— Start Source passage —
Recently I’ve been expanding my knowledge of Power Automate, and how it works. It really is a truly amazing tool, though there can be some quirks to things! There are so many connectors to use, though I haven’t really used that many of them to date.
Truthfully, most of my work in Power Automate is around CDS & Office 365. Occasionally I’ll dip into another system, but for the most part that keeps me busy enough. It’s not to say I don’t want to explore further, but finding the time can be quite difficult!
One of the great abilities that Power Automate has is to be able to update a record. With focusing on CDS entities for the moment, we would use the inbuilt action for this:
We’d run a query to get a specific record – this would give us the record ID (or GUID, depending on your preference). With this, we’d use the Update Record action & pass in the record GUID. After all, we need to know which record we’re going to update! So for example:
What we can then do is set values for the record. So we can pass in Dynamics Content, use Expressions, etc. These can be from records that are part of our Power Automate query chain, or from elsewhere.
For example, I can say that when a contact’s postcode changes (or zip code for USA), go away, look up the new city, and update it (Note: I haven’t shown the postcode lookup part below):
So this is all really brilliant. Different fields have different behaviours, of course, and we need to respect that. Otherwise the Power Automate flow won’t run, and will error. This is, of course, the digital equivalent of not trying to force a square brick into a round hole!
What we can also do is clear a field value. If for example we’re wanting to remove a value from a field, we can use the NULL expression on the field. When the Power Automate flow runs, it’ll clear whichever value the field is currently holding:
Now, one of the the field types available within CDS is the lookup field. I’m not going to go into what this is, as we should already know this!. We can, of course, set lookup fields values to populate the field, which works as expected.
However (& thanks for bearing with me so far), what happens if we want to clear a lookup field value?
Say for example that we have a task, that’s assigned out to someone. If they reject the task, we want to be able to remove them from the task record. We wouldn’t delete the task, as we still need it (& now would need to assign it to someone else). We need a way to do this.
— End Source passage —
— Start Source data —
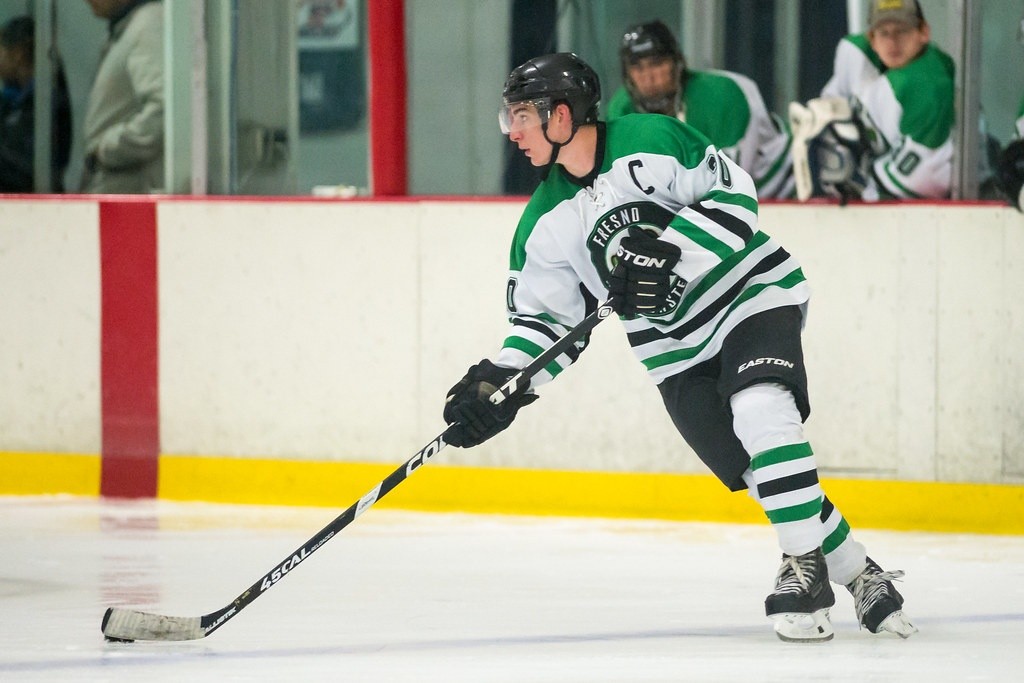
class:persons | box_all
— End Source data —
Goals:
1/ Condense the paragraph of the Power Automate post that begins "What we can also do is clear a field value" into one or two shorter sentences, keeping its main facts.
2/ Please extract the part of the Power Automate post that starts at the words "For example, I" and ends after the words "a round hole!", copying it without any change.

Task responses:
1/ A field's value can also be cleared. Put the NULL expression on that field, and the flow will remove whatever value the field holds when it runs.

2/
For example, I can say that when a contact’s postcode changes (or zip code for USA), go away, look up the new city, and update it (Note: I haven’t shown the postcode lookup part below):
So this is all really brilliant. Different fields have different behaviours, of course, and we need to respect that. Otherwise the Power Automate flow won’t run, and will error. This is, of course, the digital equivalent of not trying to force a square brick into a round hole!